Example 2: A fast parallel pivot, or preparing for time series analysis


In [1]:
from pyspark import SparkConf, SparkContext
from collections import OrderedDict

In [2]:
partitions = 18
parcsv = sc.textFile("/lustre/janus_scratch/dami9546/lustre_timeseries.csv", partitions)
parcsv.take(5)


Out[2]:
[u'oss07;lustre.scratch.ost.obdfilter.OST0017.cache_access;0.00000;float;pages/s;1398382546',
 u'oss07;lustre.scratch.ost.obdfilter.OST0015.disconnect;0.00000;float;requests/s;1398382546',
 u'oss07;cpu_intr;0.0;float;%;1398382546',
 u'oss07;lustre.scratch.ost.obdfilter.hosttotal.cache_access;0.00000;float;pages/s;1398382546',
 u'oss07;lustre.scratch.ost.obdfilter.OST0025.connect;0.00000;float;requests/s;1398382546']

Each of these lines contains 6 semi-colon delimited columns: hostname, metric name, value reported, type, units, and Unix epoch time. Can we assume all do? The example data is an excerpt of one day of Lustre data, but we have hundreds of full days which may contain dropped writes and malformed data. I'll apply a filter to the data to select all lines with six columns.

Sometimes it isn't evident whether filters are needed until a succeeding RDD action fails.


In [3]:
filtered = parcsv.filter(lambda line: len(line.split(';')) == 6)

As seen above, the lines are Unicode, but in anticipation of necessary transformations the timestamp and values will need to be cast to appropriate types. We'll need to create a function that takes each line as an argument and returns a 4-tuple (quadruple?), organized to facilitate intuitive indexing. Let's pick the following ordering: (timestamp, host, metric, value). We don't need the other values, so they are discarded.

Since the values in the third column are currently Unicode, a try-except structure is used to attempt to cast them to floats. If unsuccessful we set them to zero rather than NaN, since these don't work with the forthcoming eigendecomposition.

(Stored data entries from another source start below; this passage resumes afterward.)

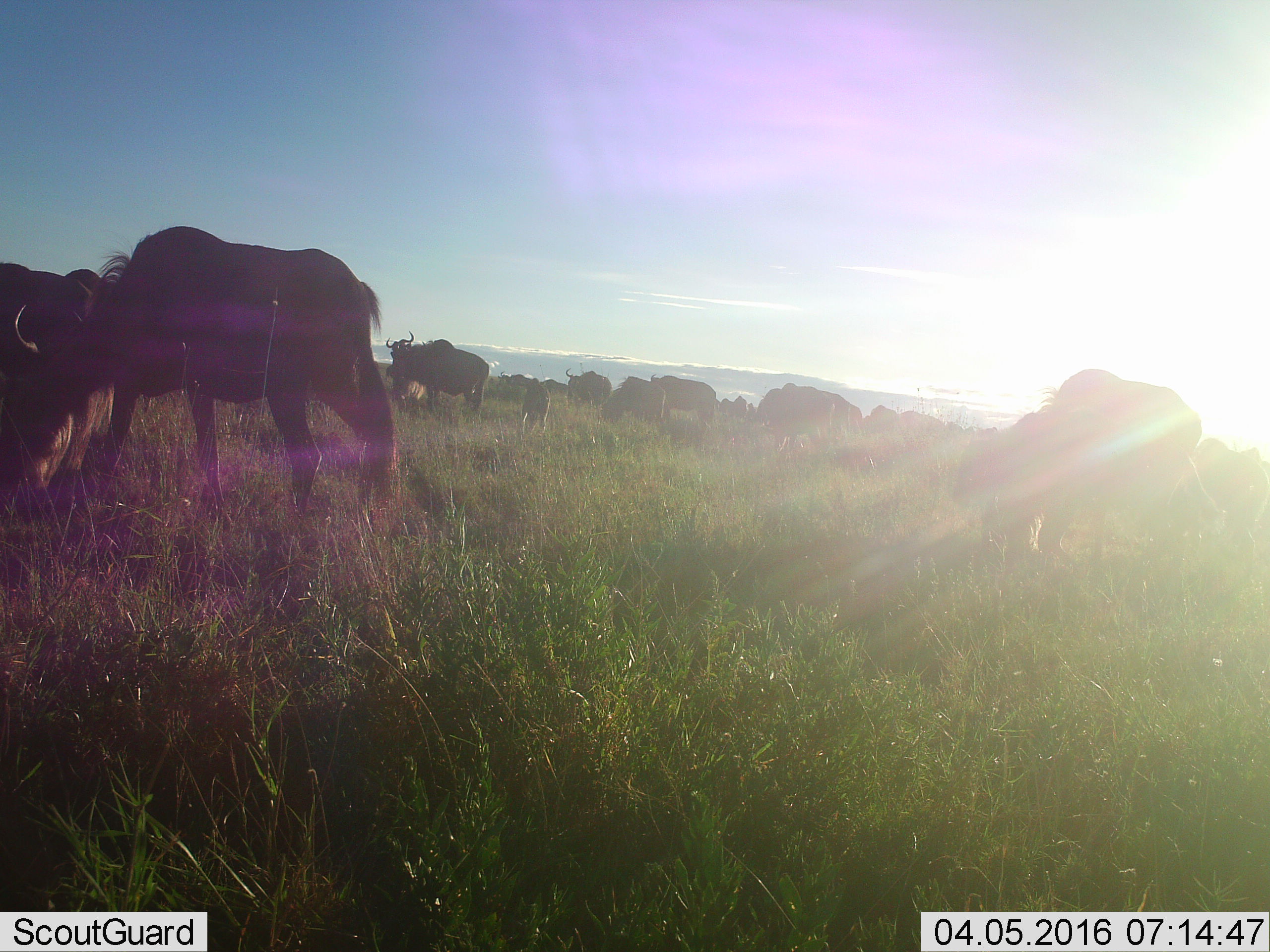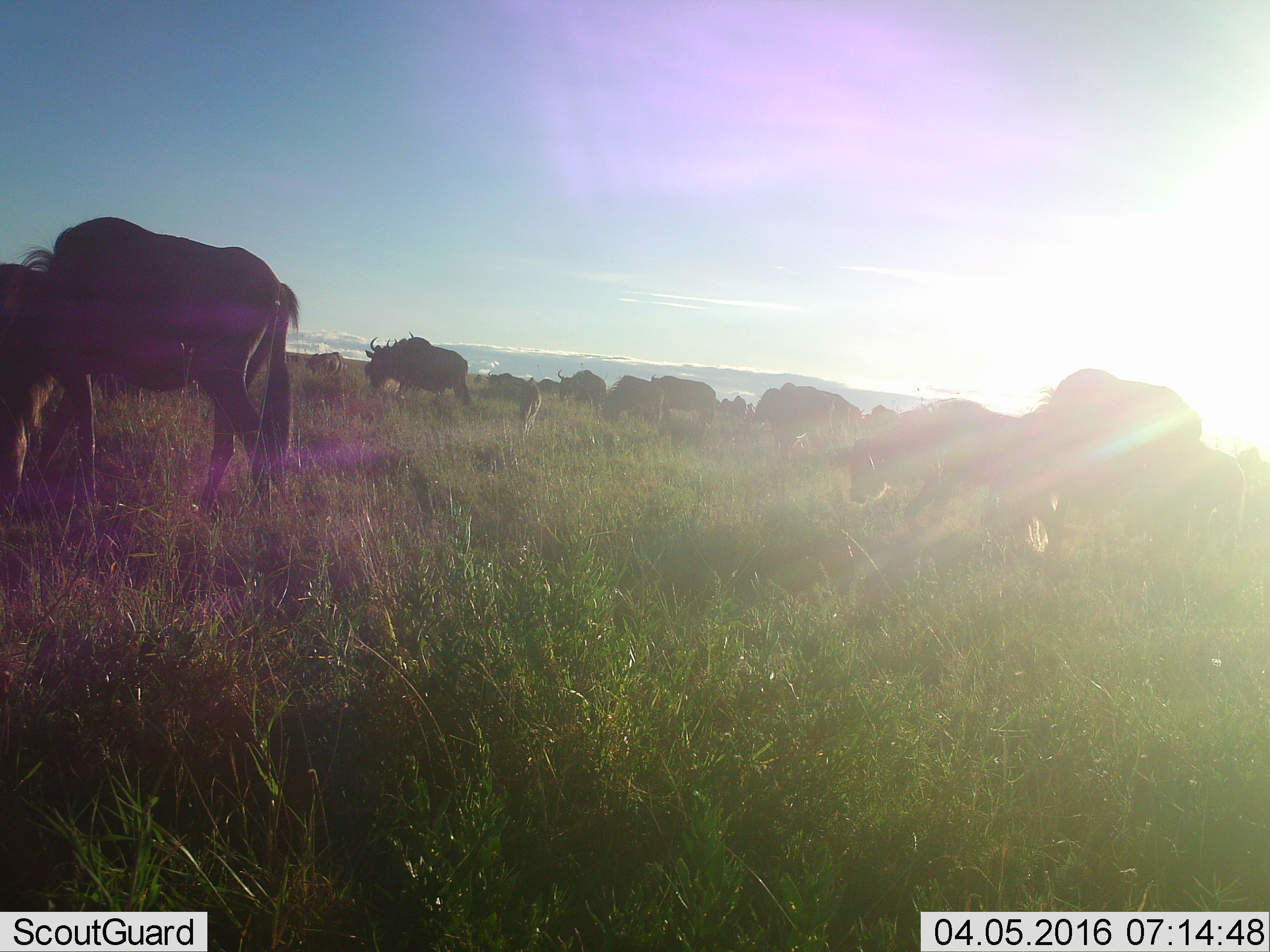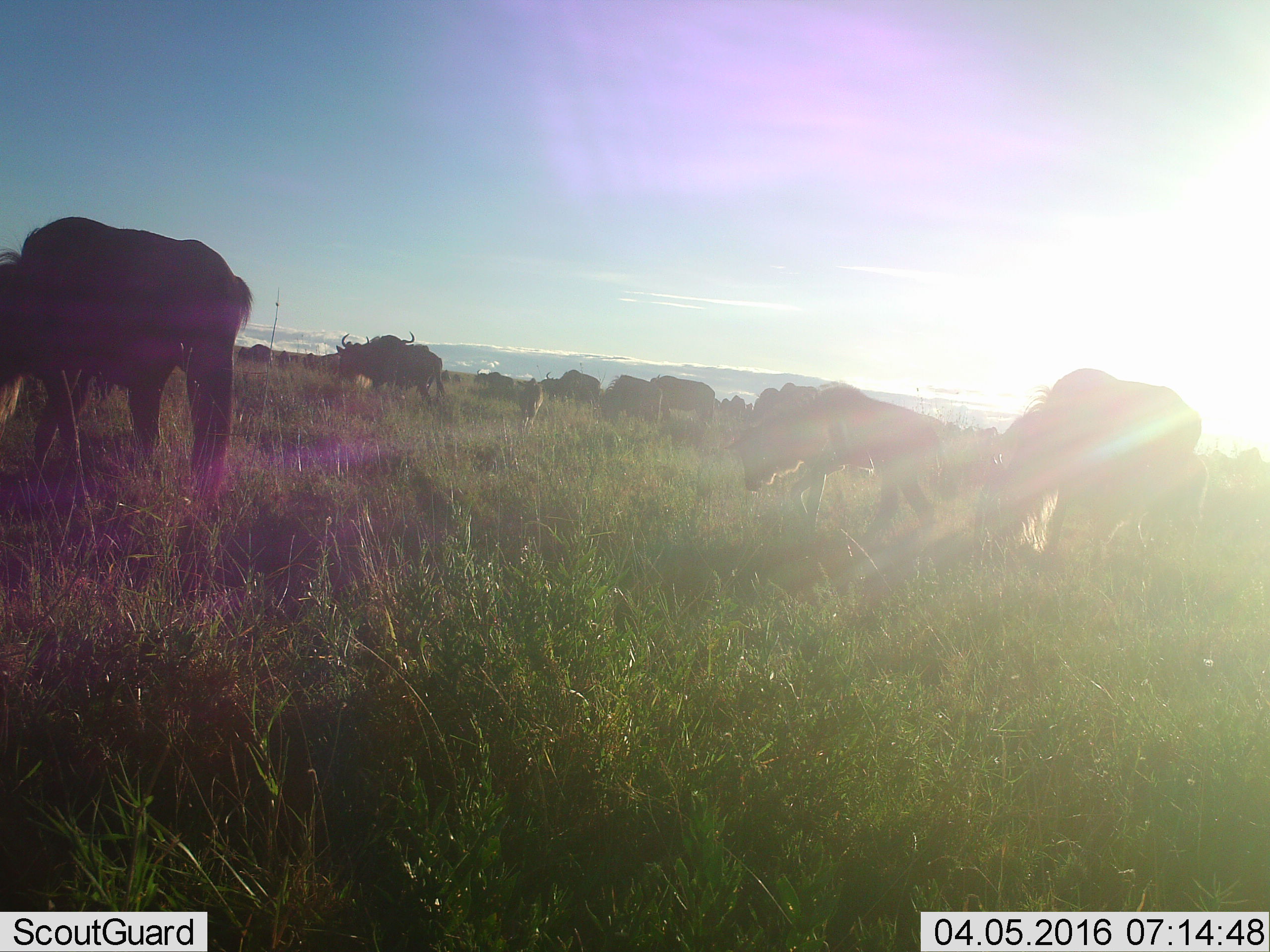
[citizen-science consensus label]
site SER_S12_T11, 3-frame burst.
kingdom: Animalia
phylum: Chordata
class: Mammalia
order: Artiodactyla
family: Bovidae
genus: Connochaetes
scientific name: Connochaetes taurinus taurinus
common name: blue wildebeest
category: wildebeestblue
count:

An alternative to the try-except would be to apply a filter for lines whose third column can't be cast as a float. I haven't compared the performance between these two.


In [4]:
def cast(line):
    try:
      val = float(str(line.split(';')[2]))
    except:
      val = 0.0
    return (int(line.split(';')[5]), line.split(';')[0], 
            line.split(';')[1], val)

In [5]:
parsed = filtered.map(cast)

Metrics aren't reported continuously, nor are the monitoring systems flawless. We need to assemble a unique set (dictionary) of metrics for the pivot, but they must be ordered to make sure the covariance structure (for PCA) isn't distorted.

PySpark's ".distinct()" method accomplishes this; we issue a ".collect()" as well to assign the RDD's values to a variable.


In [ ]:
columns = parsed.map(lambda x: x[2]).distinct().collect()
basedict = dict((metric, 0.0) for metric in columns)

Now we create an ordered dictionary to preserve the metric (and consequently, column) ordering. If we did not create this OrderedDict, the keys' ordering may be permuted. This will render the eigendecomposition of the covariance matrix meaningless.

The object is broadcast to all executors to be used in a future mapped function.


In [6]:
ordered = sc.broadcast(OrderedDict(sorted(basedict.items(), key=lambda y: y[0])))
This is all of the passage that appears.